Source document:
From the
Foreword
by
Jurgen Hesse
. . . When you read this book, you will find out about giving care from someone who gave care. I never met the
author, we are email acquaintances, but I know what he had been through when he was there for every session of the home dialysis,
and when the endstage renal disease became worse . . .
. . . What do people think we terminally ill people want before anything else? We want someone to give a damn
for us, someone who offers us his or her care, who is there while we are thinking about what Raymond Chandler has called The
Big Sleep.
Sleep well tonight and think a little about whether you, yes you, might try caregiving as a gesture of goodwill—someone
terminally ill will thank you. It’s a tough commitment, but it’s doable.
From the
Introduction
"In what must be the most tragic irony of the 20th century, people are dying because they
cannot get access to proper medical care. We have learned how to treat or to cure some of the diseases (that) have plagued
mankind for centuries, yet those treatments are not available because of their cost. Mr. President, we can begin to get our
priorities straight by undertaking a national effort to bring kidney disease treatment within reach of all those in need."

Questions on the material:
A. Answer these questions using the caregiving excerpt:
(i) How does Jurgen Hesse describe his connection to the author?
(ii) Whose phrase "The Big Sleep" does the foreword quote?
(iii) According to the introduction, why are some treatments not available?
B. Copy the caregiving excerpt word for word, starting at "Sleep well tonight" and ending at "but it’s doable.".
C. Carry on the caregiving excerpt from its last sentence.
The records that come next are separate material, unrelated to the caregiving excerpt.

Information shown:
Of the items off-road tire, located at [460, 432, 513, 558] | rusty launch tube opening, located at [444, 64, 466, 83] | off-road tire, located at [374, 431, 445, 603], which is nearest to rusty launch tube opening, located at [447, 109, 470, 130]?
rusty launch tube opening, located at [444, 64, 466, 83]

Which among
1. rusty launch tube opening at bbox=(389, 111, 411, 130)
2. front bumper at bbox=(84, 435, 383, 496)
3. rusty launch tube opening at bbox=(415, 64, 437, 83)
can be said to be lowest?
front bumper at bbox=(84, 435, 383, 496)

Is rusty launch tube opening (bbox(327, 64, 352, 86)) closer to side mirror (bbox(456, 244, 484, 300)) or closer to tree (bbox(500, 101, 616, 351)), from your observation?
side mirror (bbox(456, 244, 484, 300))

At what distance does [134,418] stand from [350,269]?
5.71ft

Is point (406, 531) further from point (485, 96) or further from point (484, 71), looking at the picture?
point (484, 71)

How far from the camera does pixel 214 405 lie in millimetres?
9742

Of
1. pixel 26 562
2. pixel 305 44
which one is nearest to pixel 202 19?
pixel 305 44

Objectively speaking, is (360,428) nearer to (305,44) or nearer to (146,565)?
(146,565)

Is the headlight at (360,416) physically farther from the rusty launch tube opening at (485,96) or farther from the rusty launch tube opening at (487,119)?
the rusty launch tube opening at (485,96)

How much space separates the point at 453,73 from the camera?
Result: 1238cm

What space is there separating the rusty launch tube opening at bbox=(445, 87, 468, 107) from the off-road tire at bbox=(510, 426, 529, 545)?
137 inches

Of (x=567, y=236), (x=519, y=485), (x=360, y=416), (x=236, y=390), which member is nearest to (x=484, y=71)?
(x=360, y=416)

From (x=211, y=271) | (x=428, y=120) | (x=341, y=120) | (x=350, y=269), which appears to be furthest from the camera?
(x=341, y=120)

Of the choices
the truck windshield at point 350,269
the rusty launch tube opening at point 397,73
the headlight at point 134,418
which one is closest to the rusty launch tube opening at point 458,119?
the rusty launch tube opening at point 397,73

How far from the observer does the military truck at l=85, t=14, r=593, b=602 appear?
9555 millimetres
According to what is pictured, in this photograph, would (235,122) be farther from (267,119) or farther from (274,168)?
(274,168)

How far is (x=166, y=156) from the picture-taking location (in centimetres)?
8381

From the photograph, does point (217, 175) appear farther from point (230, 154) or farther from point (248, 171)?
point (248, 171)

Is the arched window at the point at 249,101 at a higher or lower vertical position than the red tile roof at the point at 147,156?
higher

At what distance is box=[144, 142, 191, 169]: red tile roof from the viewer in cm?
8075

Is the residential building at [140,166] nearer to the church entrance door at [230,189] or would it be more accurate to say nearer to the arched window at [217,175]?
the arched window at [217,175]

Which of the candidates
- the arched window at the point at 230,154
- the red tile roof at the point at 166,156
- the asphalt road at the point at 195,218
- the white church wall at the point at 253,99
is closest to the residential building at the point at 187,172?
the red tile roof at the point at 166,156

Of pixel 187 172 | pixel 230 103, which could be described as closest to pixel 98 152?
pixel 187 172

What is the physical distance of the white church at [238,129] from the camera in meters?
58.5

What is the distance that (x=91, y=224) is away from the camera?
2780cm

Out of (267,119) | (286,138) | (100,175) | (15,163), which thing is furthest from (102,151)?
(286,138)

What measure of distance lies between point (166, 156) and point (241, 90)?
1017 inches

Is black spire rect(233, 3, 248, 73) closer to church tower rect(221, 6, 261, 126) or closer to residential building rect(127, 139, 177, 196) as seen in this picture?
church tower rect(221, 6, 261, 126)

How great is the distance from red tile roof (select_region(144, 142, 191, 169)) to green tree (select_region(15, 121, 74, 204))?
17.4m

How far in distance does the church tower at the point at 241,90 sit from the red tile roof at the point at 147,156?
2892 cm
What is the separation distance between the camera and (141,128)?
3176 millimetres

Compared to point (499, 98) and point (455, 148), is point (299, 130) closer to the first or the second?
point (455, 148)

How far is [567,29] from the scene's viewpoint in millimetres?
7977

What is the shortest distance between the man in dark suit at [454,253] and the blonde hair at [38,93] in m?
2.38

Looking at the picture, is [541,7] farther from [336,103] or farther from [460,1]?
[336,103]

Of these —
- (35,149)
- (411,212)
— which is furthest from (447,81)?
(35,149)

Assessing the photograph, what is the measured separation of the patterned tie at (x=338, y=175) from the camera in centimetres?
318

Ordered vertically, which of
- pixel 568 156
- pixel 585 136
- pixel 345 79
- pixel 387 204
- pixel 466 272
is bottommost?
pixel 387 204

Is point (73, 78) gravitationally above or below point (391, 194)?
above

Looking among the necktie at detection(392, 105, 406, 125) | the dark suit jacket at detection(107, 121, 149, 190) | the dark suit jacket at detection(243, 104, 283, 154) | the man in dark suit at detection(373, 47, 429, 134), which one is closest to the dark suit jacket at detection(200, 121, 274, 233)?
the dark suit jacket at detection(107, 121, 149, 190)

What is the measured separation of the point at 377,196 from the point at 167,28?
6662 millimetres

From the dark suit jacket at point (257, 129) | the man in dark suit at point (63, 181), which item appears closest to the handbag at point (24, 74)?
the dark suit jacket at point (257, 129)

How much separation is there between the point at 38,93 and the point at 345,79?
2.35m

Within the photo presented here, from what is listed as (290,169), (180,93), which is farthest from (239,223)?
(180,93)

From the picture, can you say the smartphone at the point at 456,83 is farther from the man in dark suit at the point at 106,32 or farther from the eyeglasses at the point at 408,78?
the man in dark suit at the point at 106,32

Outputs in order:
A.
(i) He never met the author; they are email acquaintances.
(ii) Raymond Chandler's.
(iii) Because of their cost.

B.
Sleep well tonight and think a little about whether you, yes you, might try caregiving as a gesture of goodwill—someone
terminally ill will thank you. It’s a tough commitment, but it’s doable.

C.
-Senator Vance Hartke (D-Ind.) on the passing of Public Law 92-601 (1973)
Medicare now provided
for the well being of people with ESRD, thus the advent of for-profit dialysis corporations.
With all of the above said, this is a story that does not begin in Luke 14:2 with Jesus and lawyers; it is not a story
about the forgotten father of hemodialysis, Georg Haas, and the first human dialysis treatment in 1928; nor is it about the
beginnings of the United States public health care system or Social Darwinism and survival of the fittest. No, it is not about
Albert Einstein, John Jacob Abel, Fritz Pregl, King Frederick William IV, or the first Medicare recipient, Harry S. Truman.
It is a story within a small period in time in which I lived with a woman who survived for many years all three modern modalities
of dialysis, and a chronic disease that is suffered by over one million people worldwide.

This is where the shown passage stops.